I have just found out that my 4 1/2 year old gelding is an aparent rig. I have never experienced him acting in a riggy way but other people at my yard have. He has tried to mount other horses. Because of this they put him out on his own. This caused him to jump the fences just to be with other horses, and is now not allowed out. I am very concerned that him not being allowed out apart fom the odd hour in the school will cause him to become to hyper to handle when ridden. 
I have got the Vet coming down in the next week....i would just like to know how other people have coped with having a riggy horse. Thanks for reading....any advice people have would be greatly aprieciated.. 

thanks


----------



## Marchtime (5 May 2008)

My horse isn't an actual rig but behaves like one. He was cut late and left to run in the field until he was 4yrs old. Because of this he can be like a stallion to handle and has to go out alone as he is very territorial and not trustworthy with other horses.
I turn mine out in a field on his own. He has post and rail but inside that is electric stallion height fencings. Never had any problems with him but as I said before he is not actually a rig just behaves like one.


----------



## Flint12 (5 May 2008)

thanks...the vet is coming tomorow to look over him to see if he is infact a rig. And then hopefully we can sort out what ever the problem is


----------



## piebaldsparkle (5 May 2008)

Was he in a mixed herd?  Was he mounting mares??  My friends gelding had to be move out of the field with my mare as he was mounting her (he's not a rig, but she is a tart!!!).  Jumping fences to get to company is not in itself a sign riggy behaviour (just insecurity and wanting company), does he show any dominant type behaviour??  Herding, biting, kicking??


----------



## Box_Of_Frogs (5 May 2008)

Don't worry just yet silicis. It's relatively common that some geldings just fancy the ladies and often mount (and even penetrate) in-season mares. I used to own the sweetest, softest, safest veteran Highand x gelding and he took a shine to a cob mare called Fudge. This was before the YO split the horses into mares and geldings. One day, I saw my sweet innocent little Sullivan behaving in a MOST un-gelding like way with that tart Fudge! Another gelding on the same yard was much more aggressive and could only be safely out with mares but he wasn't a rig. A sweet and lovely gelding at my new yard is miserable if there isn't just one mare in his field but he isn't possessive or riggy or dangerous in any way at all. A child could go and get him in! He just likes the ladies. I would share your concern at your boy not being allowed to be a horse. Until the vet has been, can't he have turnout with another safe gelding, maybe a veteran who's seen it all and got the t-shirt to prove it? Poor boy!


----------



## keekee (6 May 2008)

we have a rig on our yard!!!!!!he is turned out wiv another geling and has double fencing found his field so  he cant reach others over the fence........ so dont despare there is alternatives to keeping him in .....


----------



## Flint12 (6 May 2008)

Well....when i moved im to the yard he is now (about four months ago) at he was tunred out with two older geldings....he has never tried to mount mares as he has never been out with them but he does mount other gelldings from what i am told. 

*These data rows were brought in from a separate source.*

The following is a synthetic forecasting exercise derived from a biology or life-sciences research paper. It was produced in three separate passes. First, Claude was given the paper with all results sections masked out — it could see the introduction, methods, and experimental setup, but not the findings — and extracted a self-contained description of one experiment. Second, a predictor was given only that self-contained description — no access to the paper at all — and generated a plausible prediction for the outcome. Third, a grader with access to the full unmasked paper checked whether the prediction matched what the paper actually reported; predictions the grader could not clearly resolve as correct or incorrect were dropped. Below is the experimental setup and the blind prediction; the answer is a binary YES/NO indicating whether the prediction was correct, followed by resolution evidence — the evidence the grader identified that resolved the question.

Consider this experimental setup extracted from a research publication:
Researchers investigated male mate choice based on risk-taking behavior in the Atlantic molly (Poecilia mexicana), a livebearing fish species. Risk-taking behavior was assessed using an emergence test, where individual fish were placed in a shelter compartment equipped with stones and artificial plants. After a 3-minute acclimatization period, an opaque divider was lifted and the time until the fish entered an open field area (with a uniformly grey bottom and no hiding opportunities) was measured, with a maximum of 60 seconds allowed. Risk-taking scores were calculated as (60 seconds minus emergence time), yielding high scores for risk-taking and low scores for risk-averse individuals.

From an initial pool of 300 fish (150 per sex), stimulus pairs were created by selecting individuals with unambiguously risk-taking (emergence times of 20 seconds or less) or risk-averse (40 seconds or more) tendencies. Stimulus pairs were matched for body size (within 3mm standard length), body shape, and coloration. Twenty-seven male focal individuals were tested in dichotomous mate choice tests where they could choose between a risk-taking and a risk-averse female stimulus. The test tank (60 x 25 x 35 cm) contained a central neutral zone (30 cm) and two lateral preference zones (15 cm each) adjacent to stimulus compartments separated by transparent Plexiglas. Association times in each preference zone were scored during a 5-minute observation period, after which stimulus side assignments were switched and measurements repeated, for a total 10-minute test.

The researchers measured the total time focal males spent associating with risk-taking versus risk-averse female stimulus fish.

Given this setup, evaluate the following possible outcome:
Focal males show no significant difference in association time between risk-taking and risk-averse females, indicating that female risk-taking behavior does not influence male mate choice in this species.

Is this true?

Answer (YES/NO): YES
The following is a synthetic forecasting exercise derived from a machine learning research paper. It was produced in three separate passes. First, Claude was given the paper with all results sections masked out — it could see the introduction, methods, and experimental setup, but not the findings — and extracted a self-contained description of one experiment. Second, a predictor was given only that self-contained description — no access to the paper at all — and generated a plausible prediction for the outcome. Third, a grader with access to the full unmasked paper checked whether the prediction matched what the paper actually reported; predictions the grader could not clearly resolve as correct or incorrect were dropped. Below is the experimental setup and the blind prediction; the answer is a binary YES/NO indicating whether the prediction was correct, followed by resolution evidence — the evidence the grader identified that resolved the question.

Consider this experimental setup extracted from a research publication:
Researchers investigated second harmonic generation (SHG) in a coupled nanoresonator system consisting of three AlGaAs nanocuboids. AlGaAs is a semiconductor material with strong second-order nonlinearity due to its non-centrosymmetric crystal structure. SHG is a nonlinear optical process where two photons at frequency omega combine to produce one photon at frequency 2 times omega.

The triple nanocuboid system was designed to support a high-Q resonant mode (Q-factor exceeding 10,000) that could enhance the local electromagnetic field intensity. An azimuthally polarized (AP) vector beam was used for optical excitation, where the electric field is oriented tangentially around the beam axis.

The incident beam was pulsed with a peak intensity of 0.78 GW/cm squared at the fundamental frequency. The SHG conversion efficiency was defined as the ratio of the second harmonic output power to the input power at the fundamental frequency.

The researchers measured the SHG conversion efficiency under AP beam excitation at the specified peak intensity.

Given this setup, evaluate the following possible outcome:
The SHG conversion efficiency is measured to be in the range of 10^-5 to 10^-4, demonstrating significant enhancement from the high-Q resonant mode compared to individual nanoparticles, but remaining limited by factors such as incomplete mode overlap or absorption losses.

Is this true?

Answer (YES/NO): NO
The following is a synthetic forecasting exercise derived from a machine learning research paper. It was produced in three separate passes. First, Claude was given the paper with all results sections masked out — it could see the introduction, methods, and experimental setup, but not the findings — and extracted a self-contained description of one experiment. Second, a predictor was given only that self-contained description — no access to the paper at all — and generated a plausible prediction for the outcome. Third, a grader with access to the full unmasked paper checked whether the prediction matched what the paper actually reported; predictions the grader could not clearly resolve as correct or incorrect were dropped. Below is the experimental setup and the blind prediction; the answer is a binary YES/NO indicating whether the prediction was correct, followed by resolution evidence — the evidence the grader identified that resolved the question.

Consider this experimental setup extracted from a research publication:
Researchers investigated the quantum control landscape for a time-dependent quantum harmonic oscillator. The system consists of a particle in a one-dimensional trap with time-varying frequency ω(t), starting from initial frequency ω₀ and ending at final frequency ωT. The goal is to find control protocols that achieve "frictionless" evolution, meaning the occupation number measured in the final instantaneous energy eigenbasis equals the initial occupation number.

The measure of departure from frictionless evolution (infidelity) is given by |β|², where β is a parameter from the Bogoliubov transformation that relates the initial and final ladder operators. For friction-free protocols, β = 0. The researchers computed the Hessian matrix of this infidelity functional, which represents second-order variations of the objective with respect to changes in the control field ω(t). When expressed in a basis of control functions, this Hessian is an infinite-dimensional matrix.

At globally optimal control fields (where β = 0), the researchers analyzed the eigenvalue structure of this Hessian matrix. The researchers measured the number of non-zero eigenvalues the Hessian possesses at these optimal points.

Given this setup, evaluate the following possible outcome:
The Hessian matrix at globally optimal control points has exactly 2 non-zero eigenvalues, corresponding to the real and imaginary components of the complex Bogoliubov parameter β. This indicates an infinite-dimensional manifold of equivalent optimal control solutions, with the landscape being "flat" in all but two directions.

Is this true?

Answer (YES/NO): YES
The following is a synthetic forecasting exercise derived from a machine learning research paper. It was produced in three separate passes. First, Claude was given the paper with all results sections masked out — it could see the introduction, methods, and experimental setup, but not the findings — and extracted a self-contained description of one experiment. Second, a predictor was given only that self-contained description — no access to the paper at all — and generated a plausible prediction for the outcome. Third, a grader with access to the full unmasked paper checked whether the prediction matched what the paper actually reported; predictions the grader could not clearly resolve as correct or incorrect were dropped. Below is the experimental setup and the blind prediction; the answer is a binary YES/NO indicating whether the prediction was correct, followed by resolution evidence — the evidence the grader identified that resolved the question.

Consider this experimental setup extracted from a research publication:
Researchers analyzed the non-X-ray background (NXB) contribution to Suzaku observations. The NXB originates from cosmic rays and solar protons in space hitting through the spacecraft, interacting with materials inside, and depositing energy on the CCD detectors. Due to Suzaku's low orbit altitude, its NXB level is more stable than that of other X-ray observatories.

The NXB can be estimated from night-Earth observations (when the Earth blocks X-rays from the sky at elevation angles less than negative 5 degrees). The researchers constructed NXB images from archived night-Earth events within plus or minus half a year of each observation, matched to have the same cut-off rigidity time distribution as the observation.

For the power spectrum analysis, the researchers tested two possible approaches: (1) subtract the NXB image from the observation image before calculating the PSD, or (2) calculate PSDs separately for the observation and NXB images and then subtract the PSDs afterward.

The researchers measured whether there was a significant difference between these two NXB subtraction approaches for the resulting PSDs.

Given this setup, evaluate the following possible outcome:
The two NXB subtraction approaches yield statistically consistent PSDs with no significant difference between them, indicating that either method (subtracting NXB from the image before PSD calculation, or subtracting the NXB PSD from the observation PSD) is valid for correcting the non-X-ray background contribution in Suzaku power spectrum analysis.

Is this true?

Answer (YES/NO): YES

He is a very gentle horse and as far as i know he has never kicked another horse....he has always been nibbly but never biten anyone just for the sake of biting them. He has never really shown any of those signs, which is why i firstly questioned him being a Rig. 

I have found out today that he has a field that he can go in with deer fencing in which is very high so he wont get out...but he has to go out alone and i still feel very frustratd that he cannot go out with others....he is a young horse and i do feel he should have someone to run around with and play with. He is only a baby.

The yard owner has also said that one option that the vets may suggest would be cutting him again....has anyone ever had this done to thier gelding....and does it result in them stoping showing signs of being a rig or just improov their behavior. 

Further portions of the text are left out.